- _Available data_:
Begin
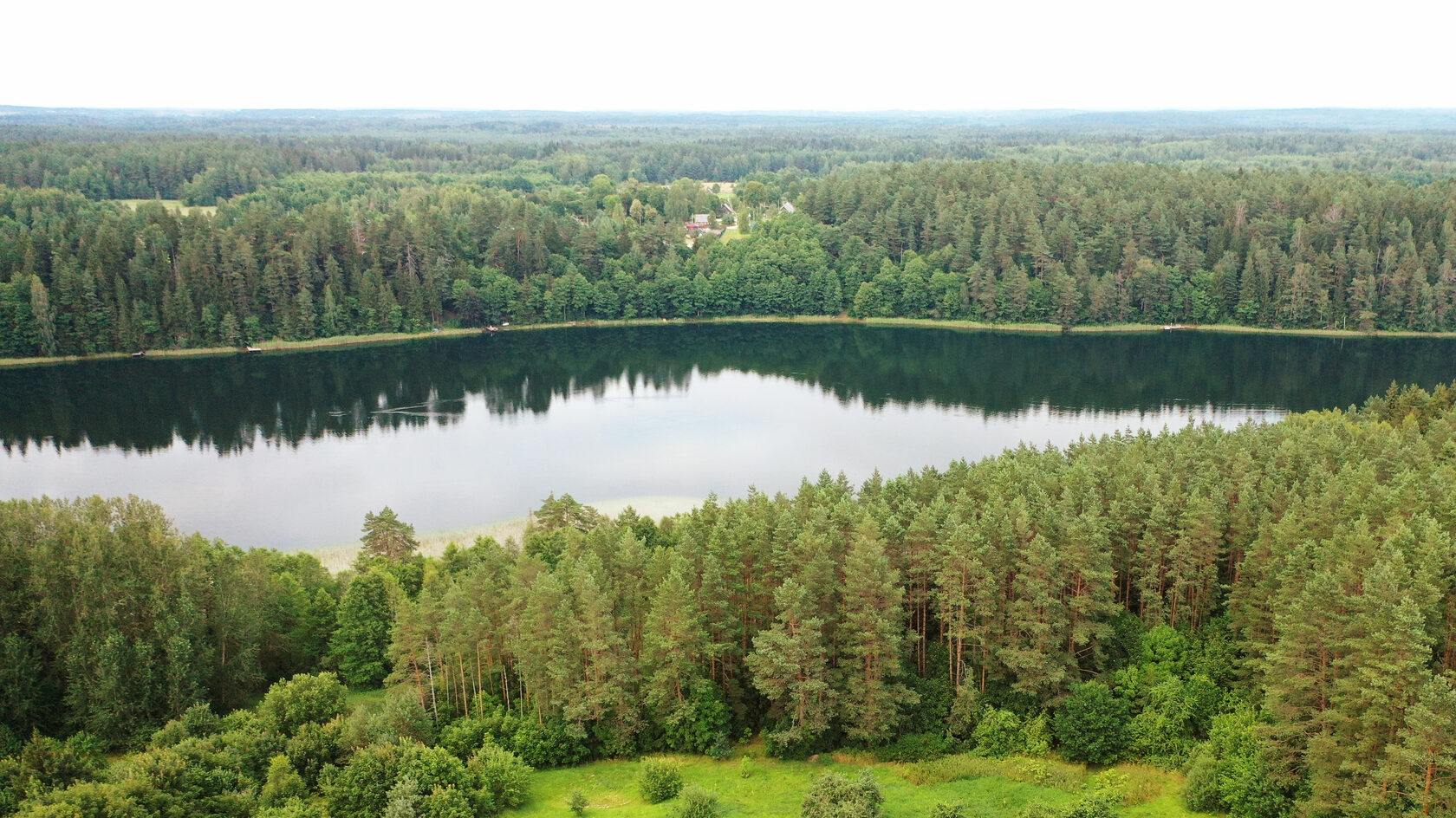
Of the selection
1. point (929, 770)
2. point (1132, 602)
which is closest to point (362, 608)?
point (929, 770)

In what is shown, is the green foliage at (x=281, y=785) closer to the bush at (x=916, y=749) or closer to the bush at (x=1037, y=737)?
the bush at (x=916, y=749)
End
Please rewrite the entire listing above as a Markdown table with the columns "Row" and "Line," giving each non-blank line its own numbered row and skipping blank lines. Leave the pictures out of the table.

| Row | Line |
|---|---|
| 1 | Of the selection |
| 2 | 1. point (929, 770) |
| 3 | 2. point (1132, 602) |
| 4 | which is closest to point (362, 608)? |
| 5 | point (929, 770) |
| 6 | In what is shown, is the green foliage at (x=281, y=785) closer to the bush at (x=916, y=749) or closer to the bush at (x=1037, y=737)? |
| 7 | the bush at (x=916, y=749) |